Records

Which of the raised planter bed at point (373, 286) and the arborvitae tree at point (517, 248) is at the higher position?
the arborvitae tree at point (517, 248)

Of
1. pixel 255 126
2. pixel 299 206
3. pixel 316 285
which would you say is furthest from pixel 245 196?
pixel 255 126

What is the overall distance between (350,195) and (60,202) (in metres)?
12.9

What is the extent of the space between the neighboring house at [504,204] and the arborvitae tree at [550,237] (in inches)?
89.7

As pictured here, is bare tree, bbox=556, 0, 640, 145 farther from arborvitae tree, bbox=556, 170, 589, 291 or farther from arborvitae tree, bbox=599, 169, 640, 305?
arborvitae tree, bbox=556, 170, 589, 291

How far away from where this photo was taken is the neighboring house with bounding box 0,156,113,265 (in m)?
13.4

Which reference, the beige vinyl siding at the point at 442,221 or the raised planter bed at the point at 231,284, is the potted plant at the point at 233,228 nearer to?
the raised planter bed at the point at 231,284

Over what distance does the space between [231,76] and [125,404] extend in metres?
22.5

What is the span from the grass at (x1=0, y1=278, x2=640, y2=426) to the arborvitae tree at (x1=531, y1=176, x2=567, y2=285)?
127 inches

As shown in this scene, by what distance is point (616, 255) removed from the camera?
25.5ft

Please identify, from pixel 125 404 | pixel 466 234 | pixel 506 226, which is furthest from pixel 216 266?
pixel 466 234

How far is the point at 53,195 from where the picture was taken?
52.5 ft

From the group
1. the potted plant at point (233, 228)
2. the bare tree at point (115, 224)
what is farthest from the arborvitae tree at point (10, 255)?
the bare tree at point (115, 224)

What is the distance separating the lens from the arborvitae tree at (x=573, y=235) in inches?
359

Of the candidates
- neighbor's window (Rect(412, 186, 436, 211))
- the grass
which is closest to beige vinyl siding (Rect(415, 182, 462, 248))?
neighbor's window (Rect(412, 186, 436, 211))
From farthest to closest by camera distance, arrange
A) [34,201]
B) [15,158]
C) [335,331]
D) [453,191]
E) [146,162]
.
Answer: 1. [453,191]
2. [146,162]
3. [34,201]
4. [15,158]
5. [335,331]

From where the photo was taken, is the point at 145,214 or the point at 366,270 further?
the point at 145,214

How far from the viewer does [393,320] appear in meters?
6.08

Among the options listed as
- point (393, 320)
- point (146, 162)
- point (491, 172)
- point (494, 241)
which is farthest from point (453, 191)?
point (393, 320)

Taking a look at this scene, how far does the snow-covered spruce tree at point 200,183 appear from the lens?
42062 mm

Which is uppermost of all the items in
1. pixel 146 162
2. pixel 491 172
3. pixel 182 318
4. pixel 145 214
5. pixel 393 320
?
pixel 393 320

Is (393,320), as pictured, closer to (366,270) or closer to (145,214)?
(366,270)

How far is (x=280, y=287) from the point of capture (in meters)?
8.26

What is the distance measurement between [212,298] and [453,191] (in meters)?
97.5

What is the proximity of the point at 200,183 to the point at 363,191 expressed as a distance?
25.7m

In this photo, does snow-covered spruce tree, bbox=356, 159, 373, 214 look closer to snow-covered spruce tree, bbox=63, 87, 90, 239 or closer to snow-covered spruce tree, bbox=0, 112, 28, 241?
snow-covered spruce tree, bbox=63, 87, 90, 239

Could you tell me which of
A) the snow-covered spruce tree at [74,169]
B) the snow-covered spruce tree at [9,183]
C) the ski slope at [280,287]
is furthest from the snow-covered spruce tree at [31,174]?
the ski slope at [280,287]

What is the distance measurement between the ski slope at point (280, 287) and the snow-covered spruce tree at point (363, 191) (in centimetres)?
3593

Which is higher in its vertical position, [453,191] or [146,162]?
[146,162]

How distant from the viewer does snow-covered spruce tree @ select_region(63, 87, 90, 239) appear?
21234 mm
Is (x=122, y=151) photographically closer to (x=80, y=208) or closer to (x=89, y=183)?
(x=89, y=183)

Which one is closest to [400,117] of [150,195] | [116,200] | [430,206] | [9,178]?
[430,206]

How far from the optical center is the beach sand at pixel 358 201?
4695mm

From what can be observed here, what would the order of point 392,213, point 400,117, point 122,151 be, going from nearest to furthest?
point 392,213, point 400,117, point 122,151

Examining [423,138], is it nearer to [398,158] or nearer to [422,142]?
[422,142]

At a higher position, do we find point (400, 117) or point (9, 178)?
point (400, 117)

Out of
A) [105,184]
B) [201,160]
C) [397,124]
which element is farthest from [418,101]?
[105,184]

## What the task requires
Copy out every one of the records above word for word, keeping each line in its original order.

## Response below
Which of the raised planter bed at point (373, 286) and the arborvitae tree at point (517, 248) is at the higher position?
the arborvitae tree at point (517, 248)

Of
1. pixel 255 126
2. pixel 299 206
3. pixel 316 285
which would you say is furthest from pixel 245 196?
pixel 255 126

What is the overall distance between (350,195) and (60,202) (in metres)?
12.9

What is the extent of the space between the neighboring house at [504,204] and the arborvitae tree at [550,237] (in inches)?
89.7

As pictured here, is bare tree, bbox=556, 0, 640, 145 farther from arborvitae tree, bbox=556, 170, 589, 291 or farther from arborvitae tree, bbox=599, 169, 640, 305?
arborvitae tree, bbox=556, 170, 589, 291

How far away from where this photo was taken is the neighboring house with bounding box 0,156,113,265 (in m)?
13.4

Which reference, the beige vinyl siding at the point at 442,221 or the raised planter bed at the point at 231,284, is the potted plant at the point at 233,228 nearer to?
the raised planter bed at the point at 231,284

Over what distance does the space between [231,76] and [125,404] extend in metres?
22.5

What is the span from the grass at (x1=0, y1=278, x2=640, y2=426) to the arborvitae tree at (x1=531, y1=176, x2=567, y2=285)?
127 inches

As shown in this scene, by what distance is point (616, 255) removed from the camera?
25.5ft

Please identify, from pixel 125 404 | pixel 466 234 | pixel 506 226, which is furthest from pixel 216 266?
pixel 466 234

How far is the point at 53,195 from where the picture was taken?
52.5 ft

From the group
1. the potted plant at point (233, 228)
2. the bare tree at point (115, 224)
what is farthest from the arborvitae tree at point (10, 255)?
the bare tree at point (115, 224)

What is the distance separating the lens from the arborvitae tree at (x=573, y=235) in inches?
359

Of the candidates
- neighbor's window (Rect(412, 186, 436, 211))
- the grass
which is closest to beige vinyl siding (Rect(415, 182, 462, 248))?
neighbor's window (Rect(412, 186, 436, 211))
From farthest to closest by camera distance, arrange
A) [34,201]
B) [15,158]
C) [335,331]
D) [453,191]
E) [146,162]
.
Answer: 1. [453,191]
2. [146,162]
3. [34,201]
4. [15,158]
5. [335,331]

From where the photo was taken, is the point at 145,214 or the point at 366,270 further?
the point at 145,214

How far from the viewer does [393,320] appear in meters?
6.08

Among the options listed as
- point (393, 320)
- point (146, 162)
- point (491, 172)
- point (494, 241)
which is farthest from point (453, 191)?
point (393, 320)

Taking a look at this scene, how far does the snow-covered spruce tree at point 200,183 appear from the lens?
42062 mm

Which is uppermost of all the items in
1. pixel 146 162
2. pixel 491 172
3. pixel 182 318
4. pixel 145 214
5. pixel 393 320
?
pixel 393 320

Is (393,320), as pictured, closer to (366,270) or closer to (145,214)?
(366,270)

How far is (x=280, y=287) from the point of capture (in meters)?
8.26

What is the distance measurement between [212,298] and [453,191] (in meters)?
97.5

What is the proximity of the point at 200,183 to the point at 363,191 expressed as a distance?
25.7m

In this photo, does snow-covered spruce tree, bbox=356, 159, 373, 214 look closer to snow-covered spruce tree, bbox=63, 87, 90, 239 or closer to snow-covered spruce tree, bbox=0, 112, 28, 241?
snow-covered spruce tree, bbox=63, 87, 90, 239

Could you tell me which of
A) the snow-covered spruce tree at [74,169]
B) the snow-covered spruce tree at [9,183]
C) the ski slope at [280,287]
is furthest from the snow-covered spruce tree at [31,174]?
the ski slope at [280,287]

What is the distance measurement between the ski slope at point (280, 287) and the snow-covered spruce tree at point (363, 191) (in centimetres)?
3593

Which is higher in its vertical position, [453,191] or [146,162]?
[146,162]

How distant from the viewer does snow-covered spruce tree @ select_region(63, 87, 90, 239) appear?
21234 mm
Is (x=122, y=151) photographically closer to (x=80, y=208) or closer to (x=89, y=183)?
(x=89, y=183)

Which one is closest to [400,117] of [150,195] | [116,200] | [430,206] | [9,178]?
[430,206]

How far from the optical center is the beach sand at pixel 358 201?
4695mm

From what can be observed here, what would the order of point 392,213, point 400,117, point 122,151 be, going from nearest to furthest?
point 392,213, point 400,117, point 122,151

Examining [423,138], is it nearer to [398,158] or nearer to [422,142]?
[422,142]

At a higher position, do we find point (400, 117) or point (9, 178)?
point (400, 117)

Out of
A) [105,184]
B) [201,160]
C) [397,124]
which element is farthest from [418,101]?
[105,184]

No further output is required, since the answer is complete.